Kevin told me Danny said Jenkins was the one who called him to go
out to the shop Saturday night.”
    Jimmy C nodded. “That’s what Danny told us,
also. Unfortunately, we still haven’t been able to locate Jenkins.
Which is not a good sign. He’s divorced, lives alone. But no one
has seen him. And we haven’t found his car.”
    Well, crap. I didn’t know what else to ask.
Finally, I said, “Did that Chambers guy have any enemies? Maybe
somebody just didn’t like him.”
    “I’m pretty sure everybody just didn’t like
him. Hell, he sold drugs to kids. But that doesn’t change the fact
that we have a whole passel of evidence here.”
    “A whole passel, hunh? Well, shit-howdy,
Jimmy C, that is convincing.”
    Jimmy C grinned and looked at his watch. I
took the hint and thanked him, and he disappeared up the stairs
into the courthouse. I walked back to the police station parking
lot, finishing my hotdog, feeling as frustrated as I had when I
arrived. I didn’t think Junior’s alibi sounded that convincing. The
Clampers dinners were crowded, alcohol-soaked affairs. Junior could
have been there and left and returned later, and no one would have
been the wiser.

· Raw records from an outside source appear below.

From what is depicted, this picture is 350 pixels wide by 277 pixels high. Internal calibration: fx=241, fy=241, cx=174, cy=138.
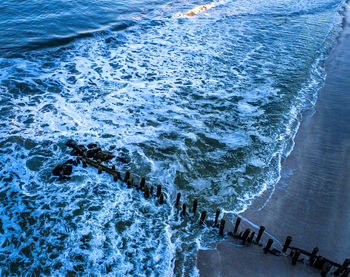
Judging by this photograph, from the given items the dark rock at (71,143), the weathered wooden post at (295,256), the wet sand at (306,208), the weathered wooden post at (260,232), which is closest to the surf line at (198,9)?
the wet sand at (306,208)

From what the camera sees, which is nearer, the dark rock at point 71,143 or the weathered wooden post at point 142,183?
the weathered wooden post at point 142,183

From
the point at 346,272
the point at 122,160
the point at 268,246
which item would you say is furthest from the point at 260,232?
the point at 122,160

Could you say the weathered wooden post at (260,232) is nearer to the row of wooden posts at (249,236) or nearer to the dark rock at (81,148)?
the row of wooden posts at (249,236)

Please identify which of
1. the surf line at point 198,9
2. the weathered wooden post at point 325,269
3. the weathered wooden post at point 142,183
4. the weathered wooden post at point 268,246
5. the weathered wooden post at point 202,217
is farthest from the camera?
the surf line at point 198,9

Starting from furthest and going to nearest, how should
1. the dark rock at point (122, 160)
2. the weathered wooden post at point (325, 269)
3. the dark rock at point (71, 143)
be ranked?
the dark rock at point (71, 143)
the dark rock at point (122, 160)
the weathered wooden post at point (325, 269)

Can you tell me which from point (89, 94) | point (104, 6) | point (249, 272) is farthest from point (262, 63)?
point (104, 6)

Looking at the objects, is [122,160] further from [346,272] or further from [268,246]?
[346,272]

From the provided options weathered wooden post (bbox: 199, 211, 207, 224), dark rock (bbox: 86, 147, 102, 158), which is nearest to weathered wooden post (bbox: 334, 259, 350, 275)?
weathered wooden post (bbox: 199, 211, 207, 224)
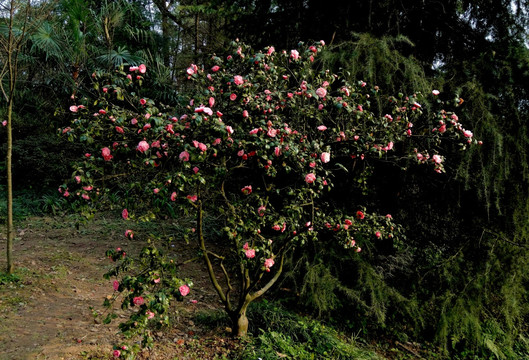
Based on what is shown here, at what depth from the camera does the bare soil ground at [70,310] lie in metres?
2.36

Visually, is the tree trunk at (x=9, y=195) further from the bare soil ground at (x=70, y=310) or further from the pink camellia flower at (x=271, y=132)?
the pink camellia flower at (x=271, y=132)

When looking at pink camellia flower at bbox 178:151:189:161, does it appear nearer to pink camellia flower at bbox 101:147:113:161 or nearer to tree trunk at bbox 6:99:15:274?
pink camellia flower at bbox 101:147:113:161

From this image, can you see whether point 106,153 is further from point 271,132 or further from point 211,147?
point 271,132

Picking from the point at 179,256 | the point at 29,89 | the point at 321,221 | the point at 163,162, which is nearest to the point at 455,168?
the point at 321,221

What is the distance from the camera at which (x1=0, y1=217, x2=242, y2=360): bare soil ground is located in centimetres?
236

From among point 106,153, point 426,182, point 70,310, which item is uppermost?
point 426,182

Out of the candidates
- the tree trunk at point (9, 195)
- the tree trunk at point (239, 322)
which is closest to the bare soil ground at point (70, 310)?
the tree trunk at point (239, 322)

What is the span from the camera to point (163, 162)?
83.3 inches

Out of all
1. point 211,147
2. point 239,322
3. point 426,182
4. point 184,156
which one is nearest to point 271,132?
point 211,147

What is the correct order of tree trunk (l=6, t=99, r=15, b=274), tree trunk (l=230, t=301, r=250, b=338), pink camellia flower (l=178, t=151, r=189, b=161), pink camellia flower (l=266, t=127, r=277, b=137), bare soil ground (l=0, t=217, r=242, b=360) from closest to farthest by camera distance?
pink camellia flower (l=178, t=151, r=189, b=161) → pink camellia flower (l=266, t=127, r=277, b=137) → bare soil ground (l=0, t=217, r=242, b=360) → tree trunk (l=230, t=301, r=250, b=338) → tree trunk (l=6, t=99, r=15, b=274)

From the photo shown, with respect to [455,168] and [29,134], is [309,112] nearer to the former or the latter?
[455,168]

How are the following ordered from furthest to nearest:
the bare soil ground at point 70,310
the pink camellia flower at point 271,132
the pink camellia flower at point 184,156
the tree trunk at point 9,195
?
the tree trunk at point 9,195
the bare soil ground at point 70,310
the pink camellia flower at point 271,132
the pink camellia flower at point 184,156

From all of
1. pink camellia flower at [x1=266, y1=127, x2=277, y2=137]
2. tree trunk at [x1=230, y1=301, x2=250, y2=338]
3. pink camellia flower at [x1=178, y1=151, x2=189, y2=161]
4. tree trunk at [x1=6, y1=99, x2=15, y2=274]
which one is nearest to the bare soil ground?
tree trunk at [x1=230, y1=301, x2=250, y2=338]

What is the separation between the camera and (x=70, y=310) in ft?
9.77
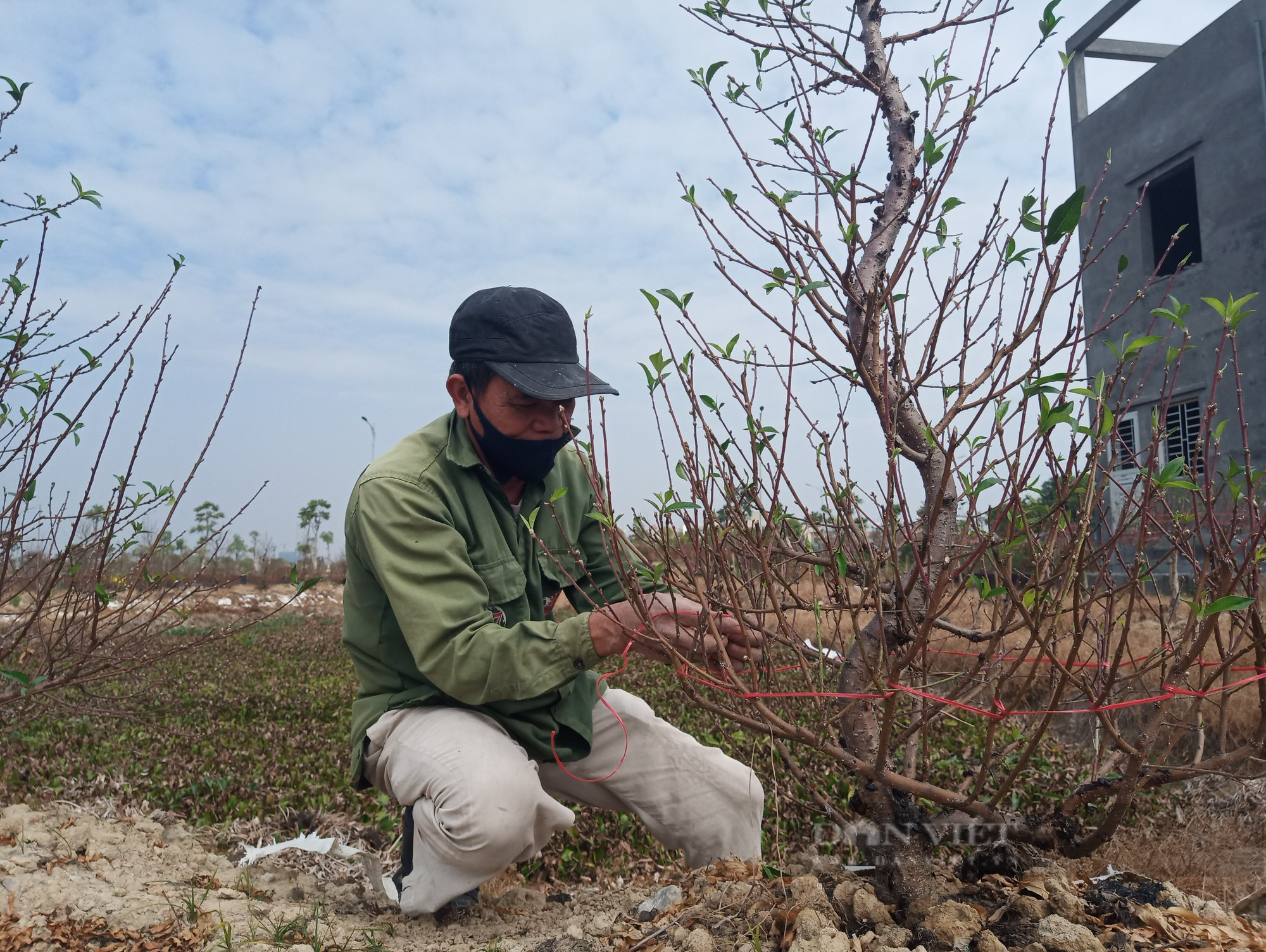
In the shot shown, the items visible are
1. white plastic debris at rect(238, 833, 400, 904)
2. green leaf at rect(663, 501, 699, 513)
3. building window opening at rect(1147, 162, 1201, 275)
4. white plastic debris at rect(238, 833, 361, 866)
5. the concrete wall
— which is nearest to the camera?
green leaf at rect(663, 501, 699, 513)

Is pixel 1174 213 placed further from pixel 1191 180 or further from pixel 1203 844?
pixel 1203 844

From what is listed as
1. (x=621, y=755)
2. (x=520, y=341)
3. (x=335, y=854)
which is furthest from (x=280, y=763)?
(x=520, y=341)

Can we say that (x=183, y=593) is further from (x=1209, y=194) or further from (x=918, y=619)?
(x=1209, y=194)

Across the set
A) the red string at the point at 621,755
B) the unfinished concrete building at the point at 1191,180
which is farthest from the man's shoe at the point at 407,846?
the unfinished concrete building at the point at 1191,180

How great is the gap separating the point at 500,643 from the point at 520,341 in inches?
32.9

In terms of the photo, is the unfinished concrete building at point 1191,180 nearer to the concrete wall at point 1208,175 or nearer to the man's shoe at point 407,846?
the concrete wall at point 1208,175

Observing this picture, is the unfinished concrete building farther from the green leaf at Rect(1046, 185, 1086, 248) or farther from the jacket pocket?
the green leaf at Rect(1046, 185, 1086, 248)

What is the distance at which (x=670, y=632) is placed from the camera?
212 cm

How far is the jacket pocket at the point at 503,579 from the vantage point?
8.43 feet

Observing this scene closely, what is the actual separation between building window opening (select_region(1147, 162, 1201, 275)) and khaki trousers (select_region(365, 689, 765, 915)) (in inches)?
430

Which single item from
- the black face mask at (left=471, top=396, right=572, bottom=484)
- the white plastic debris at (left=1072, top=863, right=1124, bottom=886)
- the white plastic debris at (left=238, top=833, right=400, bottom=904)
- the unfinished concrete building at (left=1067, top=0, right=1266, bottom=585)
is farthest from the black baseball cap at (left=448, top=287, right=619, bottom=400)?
the unfinished concrete building at (left=1067, top=0, right=1266, bottom=585)

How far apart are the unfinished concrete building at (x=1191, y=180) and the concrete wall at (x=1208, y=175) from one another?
1cm

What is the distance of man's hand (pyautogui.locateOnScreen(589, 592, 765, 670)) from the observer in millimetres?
1973

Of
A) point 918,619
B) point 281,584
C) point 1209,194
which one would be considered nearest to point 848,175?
point 918,619
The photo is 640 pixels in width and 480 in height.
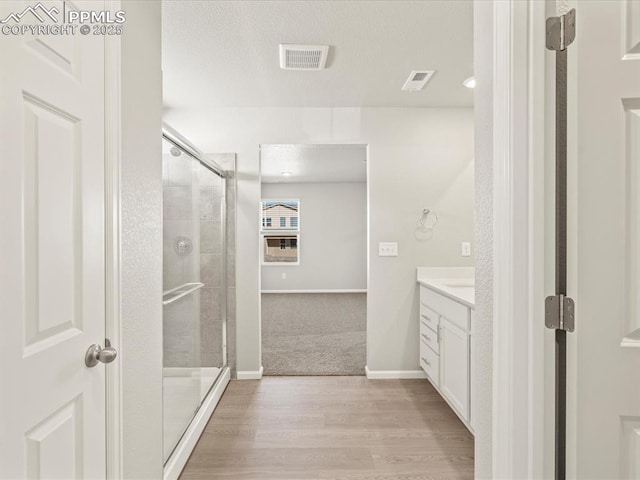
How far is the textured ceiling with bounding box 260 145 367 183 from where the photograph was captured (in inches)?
204

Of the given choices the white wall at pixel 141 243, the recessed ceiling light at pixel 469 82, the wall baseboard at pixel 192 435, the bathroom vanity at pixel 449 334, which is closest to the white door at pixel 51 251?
the white wall at pixel 141 243

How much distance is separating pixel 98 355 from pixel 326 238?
7.38 meters

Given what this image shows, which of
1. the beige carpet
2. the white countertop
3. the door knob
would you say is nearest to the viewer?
the door knob

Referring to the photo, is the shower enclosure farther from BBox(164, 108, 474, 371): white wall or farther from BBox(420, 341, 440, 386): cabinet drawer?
BBox(420, 341, 440, 386): cabinet drawer

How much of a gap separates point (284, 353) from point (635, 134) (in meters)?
3.70

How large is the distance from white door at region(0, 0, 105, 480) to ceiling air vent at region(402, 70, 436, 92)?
7.20 ft

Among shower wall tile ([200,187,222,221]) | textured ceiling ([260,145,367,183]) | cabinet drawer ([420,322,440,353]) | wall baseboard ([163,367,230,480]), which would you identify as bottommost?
A: wall baseboard ([163,367,230,480])

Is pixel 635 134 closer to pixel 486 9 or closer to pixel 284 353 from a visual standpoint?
pixel 486 9

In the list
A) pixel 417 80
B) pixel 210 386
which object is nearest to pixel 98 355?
pixel 210 386

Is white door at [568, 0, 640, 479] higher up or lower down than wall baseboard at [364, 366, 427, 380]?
higher up

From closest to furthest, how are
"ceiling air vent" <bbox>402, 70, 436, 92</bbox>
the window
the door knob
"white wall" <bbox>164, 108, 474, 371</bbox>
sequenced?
the door knob, "ceiling air vent" <bbox>402, 70, 436, 92</bbox>, "white wall" <bbox>164, 108, 474, 371</bbox>, the window

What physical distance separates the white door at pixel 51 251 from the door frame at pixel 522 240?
1.17 m

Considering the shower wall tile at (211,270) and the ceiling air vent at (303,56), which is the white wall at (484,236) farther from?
the shower wall tile at (211,270)

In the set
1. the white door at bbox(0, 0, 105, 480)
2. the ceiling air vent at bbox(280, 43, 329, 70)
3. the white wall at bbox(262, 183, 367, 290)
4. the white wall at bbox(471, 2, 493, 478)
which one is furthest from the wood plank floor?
the white wall at bbox(262, 183, 367, 290)
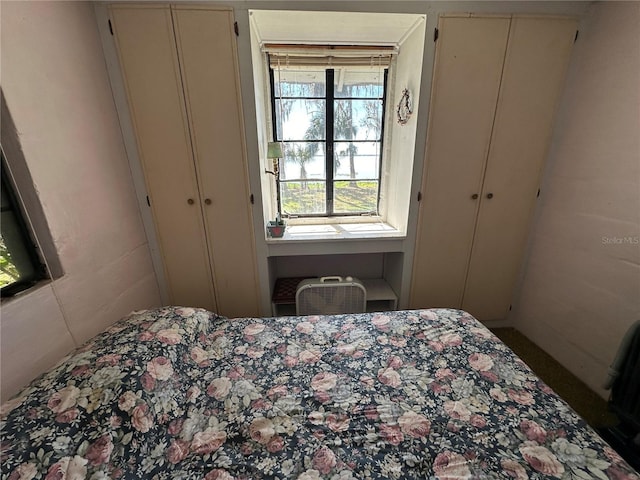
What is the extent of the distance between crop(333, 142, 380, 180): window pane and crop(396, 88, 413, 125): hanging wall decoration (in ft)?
1.11

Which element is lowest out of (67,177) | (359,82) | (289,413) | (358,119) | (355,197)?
(289,413)

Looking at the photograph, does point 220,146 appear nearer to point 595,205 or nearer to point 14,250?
point 14,250

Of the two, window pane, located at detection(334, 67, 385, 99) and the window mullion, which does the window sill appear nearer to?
the window mullion

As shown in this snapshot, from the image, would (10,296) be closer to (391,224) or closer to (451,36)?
(391,224)

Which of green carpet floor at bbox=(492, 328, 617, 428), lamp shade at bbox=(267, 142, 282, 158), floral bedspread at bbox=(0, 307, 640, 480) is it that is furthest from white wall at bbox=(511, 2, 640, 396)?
lamp shade at bbox=(267, 142, 282, 158)

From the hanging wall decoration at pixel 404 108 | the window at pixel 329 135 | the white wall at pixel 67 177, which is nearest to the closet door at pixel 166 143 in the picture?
the white wall at pixel 67 177

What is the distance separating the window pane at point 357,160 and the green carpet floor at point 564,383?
174 centimetres

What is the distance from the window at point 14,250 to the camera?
3.35 feet

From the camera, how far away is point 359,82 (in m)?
2.20

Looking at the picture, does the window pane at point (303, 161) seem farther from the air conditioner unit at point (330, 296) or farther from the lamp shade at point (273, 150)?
the air conditioner unit at point (330, 296)

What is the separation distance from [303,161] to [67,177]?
5.14ft

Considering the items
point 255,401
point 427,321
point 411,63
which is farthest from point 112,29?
point 427,321

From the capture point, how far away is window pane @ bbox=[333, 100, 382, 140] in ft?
7.39

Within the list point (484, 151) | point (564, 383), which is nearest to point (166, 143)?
point (484, 151)
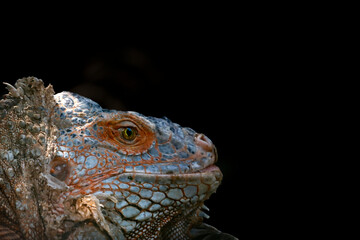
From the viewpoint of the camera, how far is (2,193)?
2.76 m

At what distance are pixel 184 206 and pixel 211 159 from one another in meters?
0.36

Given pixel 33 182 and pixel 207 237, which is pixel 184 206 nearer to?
pixel 207 237

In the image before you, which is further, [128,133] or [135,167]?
[128,133]

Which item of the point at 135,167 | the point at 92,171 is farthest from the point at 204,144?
the point at 92,171

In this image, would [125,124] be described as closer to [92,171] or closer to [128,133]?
[128,133]

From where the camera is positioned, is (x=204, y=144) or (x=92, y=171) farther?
(x=204, y=144)

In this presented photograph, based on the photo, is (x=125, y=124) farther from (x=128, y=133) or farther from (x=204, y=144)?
(x=204, y=144)

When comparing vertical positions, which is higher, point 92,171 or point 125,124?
point 125,124

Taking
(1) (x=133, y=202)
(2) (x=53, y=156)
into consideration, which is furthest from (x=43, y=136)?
(1) (x=133, y=202)

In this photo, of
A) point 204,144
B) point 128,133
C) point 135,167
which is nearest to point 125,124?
point 128,133

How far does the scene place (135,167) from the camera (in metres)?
3.08

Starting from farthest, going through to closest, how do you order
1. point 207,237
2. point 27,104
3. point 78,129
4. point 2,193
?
point 207,237 → point 78,129 → point 27,104 → point 2,193

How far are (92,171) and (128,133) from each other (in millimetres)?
337

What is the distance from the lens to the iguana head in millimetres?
2986
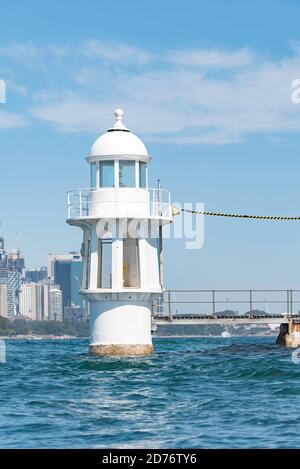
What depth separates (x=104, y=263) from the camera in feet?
133

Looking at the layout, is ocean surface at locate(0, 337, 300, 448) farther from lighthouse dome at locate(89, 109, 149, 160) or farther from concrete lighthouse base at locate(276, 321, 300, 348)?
lighthouse dome at locate(89, 109, 149, 160)

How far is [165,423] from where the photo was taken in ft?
76.5

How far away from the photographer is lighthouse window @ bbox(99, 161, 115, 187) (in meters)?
40.4

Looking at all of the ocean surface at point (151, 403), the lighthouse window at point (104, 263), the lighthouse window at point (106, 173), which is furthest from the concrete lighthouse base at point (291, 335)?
the lighthouse window at point (106, 173)

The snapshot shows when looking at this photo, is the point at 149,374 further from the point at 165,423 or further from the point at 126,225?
the point at 165,423

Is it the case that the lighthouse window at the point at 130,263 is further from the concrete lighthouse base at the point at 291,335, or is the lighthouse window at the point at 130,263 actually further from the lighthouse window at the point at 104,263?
the concrete lighthouse base at the point at 291,335

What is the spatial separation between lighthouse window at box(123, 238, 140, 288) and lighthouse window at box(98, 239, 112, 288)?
3.41 ft

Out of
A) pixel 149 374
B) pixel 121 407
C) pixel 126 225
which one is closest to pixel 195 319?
pixel 126 225

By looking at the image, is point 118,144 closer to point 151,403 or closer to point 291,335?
point 291,335

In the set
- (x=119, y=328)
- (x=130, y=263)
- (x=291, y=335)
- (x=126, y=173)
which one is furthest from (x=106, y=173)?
(x=291, y=335)

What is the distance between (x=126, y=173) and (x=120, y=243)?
2935 mm

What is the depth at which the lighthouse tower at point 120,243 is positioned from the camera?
3931 cm

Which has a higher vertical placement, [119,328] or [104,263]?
[104,263]

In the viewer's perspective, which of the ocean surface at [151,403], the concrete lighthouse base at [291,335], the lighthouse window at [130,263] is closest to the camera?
the ocean surface at [151,403]
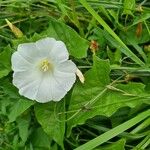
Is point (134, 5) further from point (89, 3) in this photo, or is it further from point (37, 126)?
point (37, 126)

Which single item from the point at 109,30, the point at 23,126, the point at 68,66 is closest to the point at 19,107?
the point at 23,126

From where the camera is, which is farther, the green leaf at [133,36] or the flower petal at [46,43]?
the green leaf at [133,36]

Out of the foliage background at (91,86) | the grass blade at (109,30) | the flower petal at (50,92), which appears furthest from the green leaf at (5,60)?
the grass blade at (109,30)

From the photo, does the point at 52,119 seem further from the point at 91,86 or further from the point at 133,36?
the point at 133,36

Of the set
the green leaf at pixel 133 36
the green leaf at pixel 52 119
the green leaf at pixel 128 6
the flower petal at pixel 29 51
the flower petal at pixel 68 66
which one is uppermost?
the green leaf at pixel 128 6

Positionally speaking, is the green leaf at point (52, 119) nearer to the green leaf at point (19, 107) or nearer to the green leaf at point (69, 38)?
the green leaf at point (19, 107)

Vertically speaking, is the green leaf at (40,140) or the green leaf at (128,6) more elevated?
the green leaf at (128,6)

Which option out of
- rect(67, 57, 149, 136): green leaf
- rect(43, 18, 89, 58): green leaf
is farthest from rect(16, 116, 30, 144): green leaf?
rect(43, 18, 89, 58): green leaf

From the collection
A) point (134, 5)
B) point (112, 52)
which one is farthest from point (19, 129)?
point (134, 5)
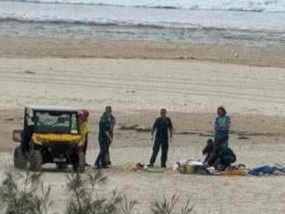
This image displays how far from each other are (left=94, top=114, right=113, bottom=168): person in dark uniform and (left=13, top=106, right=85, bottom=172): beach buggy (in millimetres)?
858

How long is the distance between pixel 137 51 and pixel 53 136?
30.8 metres

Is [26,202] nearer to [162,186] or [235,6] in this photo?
[162,186]

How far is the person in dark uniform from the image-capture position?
76.6 ft

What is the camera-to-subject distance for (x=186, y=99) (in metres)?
36.0

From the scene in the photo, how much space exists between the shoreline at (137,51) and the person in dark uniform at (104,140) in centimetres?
2440

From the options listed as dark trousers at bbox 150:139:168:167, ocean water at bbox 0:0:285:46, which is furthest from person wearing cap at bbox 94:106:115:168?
ocean water at bbox 0:0:285:46

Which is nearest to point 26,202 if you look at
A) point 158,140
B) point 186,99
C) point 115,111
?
point 158,140

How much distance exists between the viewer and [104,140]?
77.6ft

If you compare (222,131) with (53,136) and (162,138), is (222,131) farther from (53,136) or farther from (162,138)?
(53,136)

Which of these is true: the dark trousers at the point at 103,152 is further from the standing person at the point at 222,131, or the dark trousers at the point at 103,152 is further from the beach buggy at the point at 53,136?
the standing person at the point at 222,131

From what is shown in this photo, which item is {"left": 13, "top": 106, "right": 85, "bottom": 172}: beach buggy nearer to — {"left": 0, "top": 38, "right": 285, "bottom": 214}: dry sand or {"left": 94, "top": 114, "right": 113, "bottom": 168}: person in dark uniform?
{"left": 0, "top": 38, "right": 285, "bottom": 214}: dry sand

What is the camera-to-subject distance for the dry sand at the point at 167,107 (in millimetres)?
20422

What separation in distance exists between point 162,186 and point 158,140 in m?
3.22

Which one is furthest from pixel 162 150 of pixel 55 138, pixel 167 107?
pixel 167 107
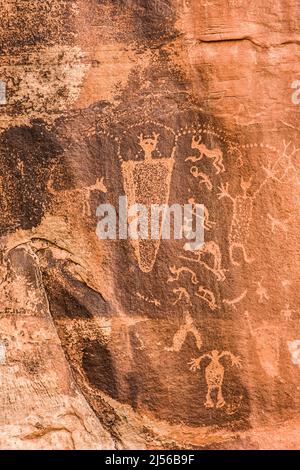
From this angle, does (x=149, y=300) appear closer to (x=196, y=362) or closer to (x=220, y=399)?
(x=196, y=362)

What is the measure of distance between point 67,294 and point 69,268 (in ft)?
0.43

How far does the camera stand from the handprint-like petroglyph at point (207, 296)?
9.16 feet

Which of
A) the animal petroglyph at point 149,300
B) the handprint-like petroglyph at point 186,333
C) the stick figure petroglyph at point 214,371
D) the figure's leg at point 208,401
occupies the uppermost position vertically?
the animal petroglyph at point 149,300

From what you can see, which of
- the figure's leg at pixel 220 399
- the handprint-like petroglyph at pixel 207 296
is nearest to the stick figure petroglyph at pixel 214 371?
the figure's leg at pixel 220 399

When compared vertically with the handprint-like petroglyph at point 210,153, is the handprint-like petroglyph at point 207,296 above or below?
below

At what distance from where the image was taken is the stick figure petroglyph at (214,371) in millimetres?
2799

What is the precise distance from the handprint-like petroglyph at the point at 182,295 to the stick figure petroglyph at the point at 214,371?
0.28 meters

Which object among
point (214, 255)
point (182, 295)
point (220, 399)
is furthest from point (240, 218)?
point (220, 399)

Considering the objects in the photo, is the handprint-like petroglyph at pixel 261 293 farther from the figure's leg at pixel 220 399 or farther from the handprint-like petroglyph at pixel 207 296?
the figure's leg at pixel 220 399

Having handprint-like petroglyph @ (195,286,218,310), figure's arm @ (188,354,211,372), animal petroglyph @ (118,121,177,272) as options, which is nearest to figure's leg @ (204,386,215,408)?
figure's arm @ (188,354,211,372)

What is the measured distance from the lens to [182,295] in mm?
2799

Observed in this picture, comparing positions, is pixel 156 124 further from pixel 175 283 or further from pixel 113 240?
pixel 175 283

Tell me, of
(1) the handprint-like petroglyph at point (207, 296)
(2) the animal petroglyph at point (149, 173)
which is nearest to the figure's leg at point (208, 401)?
(1) the handprint-like petroglyph at point (207, 296)

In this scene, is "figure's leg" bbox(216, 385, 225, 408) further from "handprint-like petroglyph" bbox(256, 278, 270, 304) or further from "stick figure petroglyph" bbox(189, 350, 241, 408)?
"handprint-like petroglyph" bbox(256, 278, 270, 304)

I smushed the hotdog wrapper into the ashtray and
started the car.
    When I pulled back into my driveway, Jack’s
truck was gone. I ambled up to the door and screamed when I almost
stepped on a dead mouse. It was hot enough to melt gummy bears
accidentally left in the car, so I guess it would be more accurate
to say I almost stepped on a dead, cooked mouse.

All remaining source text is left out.